On Wed, Feb 01, 2023 at 11:13:58AM -0800, Dave Hansen wrote:
> On 1/30/23 13:39, Ashok Raj wrote:
> > Currently collect_cpu_info() is only returning what was cached earlier
> > instead of reading the current revision from the proper MSR.
> >
> > Collect the current revision and report that value instead of reflecting
> > what was cached in the past.
> >
> > [TBD:
> > Need to change microcode/amd.c. I didn't quite follow the logic since
> > it reports the revision from the patch file, instead of reporting the
> > real PATCH_LEVEL MSR.
> >
> > Untested on AMD.
> > ]
>
> This thread is meandering a bit. I think it's because this changelog
> doesn't have a problem statement. It's hard to agree on a patch being a
> solution to anything if we haven't first agreed on the problem.
>
> What is the problem?

I alluded here.. But yes, clearly missed in the commit log.

https://lore.kernel.org/lkml/Y9mW7EiL%2FBpYFLWn@xxxxxxxxxxxxxxxxxxxxxxxxx/

Thomas alluded here https://lore.kernel.org/lkml/87y1pygiyf.ffs@tglx/
that error handling in __reload_late()::wait_for_siblings() code patch is
completely broken.

This is one that I "assumed" he was referring to, since all we need is to
update the current revision, but we end up depending on the behavior of
apply_microcode() and that might accidentally have some side effects.

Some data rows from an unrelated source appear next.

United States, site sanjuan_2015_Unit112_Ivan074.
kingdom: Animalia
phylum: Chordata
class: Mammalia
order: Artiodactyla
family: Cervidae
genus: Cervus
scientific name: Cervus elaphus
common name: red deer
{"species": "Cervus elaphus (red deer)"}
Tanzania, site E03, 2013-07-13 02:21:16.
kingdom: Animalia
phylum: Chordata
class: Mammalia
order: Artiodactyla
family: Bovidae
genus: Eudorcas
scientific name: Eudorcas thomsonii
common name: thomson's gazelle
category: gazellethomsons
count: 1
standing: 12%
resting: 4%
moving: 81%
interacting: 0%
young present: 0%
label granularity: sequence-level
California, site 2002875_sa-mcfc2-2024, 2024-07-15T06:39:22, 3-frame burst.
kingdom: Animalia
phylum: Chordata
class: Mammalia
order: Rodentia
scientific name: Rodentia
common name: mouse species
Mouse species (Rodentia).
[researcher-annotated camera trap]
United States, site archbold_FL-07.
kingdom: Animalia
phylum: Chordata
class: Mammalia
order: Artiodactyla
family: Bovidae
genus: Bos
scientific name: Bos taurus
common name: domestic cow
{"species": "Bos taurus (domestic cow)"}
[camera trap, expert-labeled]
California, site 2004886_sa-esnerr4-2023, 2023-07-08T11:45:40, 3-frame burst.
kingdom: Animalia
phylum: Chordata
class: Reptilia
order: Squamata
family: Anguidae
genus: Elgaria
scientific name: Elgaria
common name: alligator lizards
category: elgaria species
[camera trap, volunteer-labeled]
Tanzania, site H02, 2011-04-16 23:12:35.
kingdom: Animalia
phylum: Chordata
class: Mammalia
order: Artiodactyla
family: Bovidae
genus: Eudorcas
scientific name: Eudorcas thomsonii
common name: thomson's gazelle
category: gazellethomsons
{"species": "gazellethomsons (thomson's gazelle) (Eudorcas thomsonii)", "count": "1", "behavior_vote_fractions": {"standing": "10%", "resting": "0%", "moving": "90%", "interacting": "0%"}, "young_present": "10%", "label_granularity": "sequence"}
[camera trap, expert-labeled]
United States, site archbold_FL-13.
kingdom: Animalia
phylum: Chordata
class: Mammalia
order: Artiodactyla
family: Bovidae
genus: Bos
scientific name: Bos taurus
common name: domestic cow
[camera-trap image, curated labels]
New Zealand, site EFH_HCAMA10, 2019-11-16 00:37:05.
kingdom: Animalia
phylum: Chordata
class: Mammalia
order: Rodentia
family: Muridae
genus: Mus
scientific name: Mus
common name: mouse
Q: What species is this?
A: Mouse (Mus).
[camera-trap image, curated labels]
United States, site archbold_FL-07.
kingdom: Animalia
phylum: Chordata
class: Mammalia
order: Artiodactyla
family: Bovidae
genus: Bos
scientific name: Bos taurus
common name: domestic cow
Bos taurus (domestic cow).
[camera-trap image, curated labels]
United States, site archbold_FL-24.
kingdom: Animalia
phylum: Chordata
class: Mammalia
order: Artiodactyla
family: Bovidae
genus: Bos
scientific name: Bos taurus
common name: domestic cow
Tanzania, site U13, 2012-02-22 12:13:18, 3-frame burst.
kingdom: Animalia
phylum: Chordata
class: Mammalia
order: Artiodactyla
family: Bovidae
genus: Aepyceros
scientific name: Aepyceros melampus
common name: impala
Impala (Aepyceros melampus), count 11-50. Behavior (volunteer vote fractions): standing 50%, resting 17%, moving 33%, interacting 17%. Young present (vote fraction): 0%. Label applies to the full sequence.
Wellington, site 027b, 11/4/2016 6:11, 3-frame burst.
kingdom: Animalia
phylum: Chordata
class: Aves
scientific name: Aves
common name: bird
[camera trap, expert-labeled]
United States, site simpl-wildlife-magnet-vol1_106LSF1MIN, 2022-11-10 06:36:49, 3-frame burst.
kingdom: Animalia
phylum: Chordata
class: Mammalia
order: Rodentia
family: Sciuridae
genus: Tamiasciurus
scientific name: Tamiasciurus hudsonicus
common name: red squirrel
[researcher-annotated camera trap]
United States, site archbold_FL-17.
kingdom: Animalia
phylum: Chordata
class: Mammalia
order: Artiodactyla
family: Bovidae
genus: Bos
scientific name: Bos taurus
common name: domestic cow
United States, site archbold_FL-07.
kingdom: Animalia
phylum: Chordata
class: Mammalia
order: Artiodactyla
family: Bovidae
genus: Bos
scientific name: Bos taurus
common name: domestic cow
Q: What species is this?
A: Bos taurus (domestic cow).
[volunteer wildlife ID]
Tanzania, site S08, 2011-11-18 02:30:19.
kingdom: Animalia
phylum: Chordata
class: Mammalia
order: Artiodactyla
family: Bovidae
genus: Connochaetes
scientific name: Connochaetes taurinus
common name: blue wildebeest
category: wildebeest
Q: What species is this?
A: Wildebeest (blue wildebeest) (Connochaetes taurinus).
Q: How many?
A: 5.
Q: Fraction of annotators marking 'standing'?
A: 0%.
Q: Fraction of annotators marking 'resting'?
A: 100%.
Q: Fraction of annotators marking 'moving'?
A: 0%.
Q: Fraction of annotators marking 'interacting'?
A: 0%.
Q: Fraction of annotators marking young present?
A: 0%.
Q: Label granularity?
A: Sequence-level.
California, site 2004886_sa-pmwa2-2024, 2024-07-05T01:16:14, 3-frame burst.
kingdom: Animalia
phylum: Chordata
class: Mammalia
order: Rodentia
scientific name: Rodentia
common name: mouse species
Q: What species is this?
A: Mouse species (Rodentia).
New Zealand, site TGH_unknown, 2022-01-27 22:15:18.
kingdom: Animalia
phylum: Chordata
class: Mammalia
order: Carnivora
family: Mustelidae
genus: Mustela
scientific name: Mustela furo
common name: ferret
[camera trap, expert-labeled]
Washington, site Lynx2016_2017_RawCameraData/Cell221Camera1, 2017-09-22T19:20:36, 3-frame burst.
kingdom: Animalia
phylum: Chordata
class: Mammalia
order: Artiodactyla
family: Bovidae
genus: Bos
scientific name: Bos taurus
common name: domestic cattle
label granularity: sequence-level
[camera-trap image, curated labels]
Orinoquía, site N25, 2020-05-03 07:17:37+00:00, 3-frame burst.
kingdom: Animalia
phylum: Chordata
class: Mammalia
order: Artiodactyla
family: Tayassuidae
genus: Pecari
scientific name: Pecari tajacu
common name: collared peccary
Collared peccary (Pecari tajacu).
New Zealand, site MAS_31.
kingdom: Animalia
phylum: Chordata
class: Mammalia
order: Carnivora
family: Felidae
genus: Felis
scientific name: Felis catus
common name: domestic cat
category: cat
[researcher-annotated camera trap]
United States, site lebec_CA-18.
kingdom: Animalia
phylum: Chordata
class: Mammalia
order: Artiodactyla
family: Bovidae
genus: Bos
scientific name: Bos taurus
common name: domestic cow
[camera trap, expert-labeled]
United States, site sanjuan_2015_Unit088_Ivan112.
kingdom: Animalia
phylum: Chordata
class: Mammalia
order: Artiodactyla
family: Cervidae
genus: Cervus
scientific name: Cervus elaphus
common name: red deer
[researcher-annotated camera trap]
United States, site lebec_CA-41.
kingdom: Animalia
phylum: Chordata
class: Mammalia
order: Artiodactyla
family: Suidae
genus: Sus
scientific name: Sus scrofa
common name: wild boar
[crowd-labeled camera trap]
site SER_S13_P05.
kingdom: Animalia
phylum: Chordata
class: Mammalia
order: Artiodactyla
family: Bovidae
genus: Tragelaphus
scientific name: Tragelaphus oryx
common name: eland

Instead only call the collect_cpu_info() and allow that to update the
per-cpu revision instead. And there is no risk in performing that vs
accidentally letting it fall through with an apply_microcode() that might
have risks.

>
> What does this "fix"?

The code performs this delicate late-load dance to prevent sibling threads
to be quiet while performing the update.

At wait_for_siblings() when all threads arrive, then the sibling does the
apply_microcode() which seems wrong.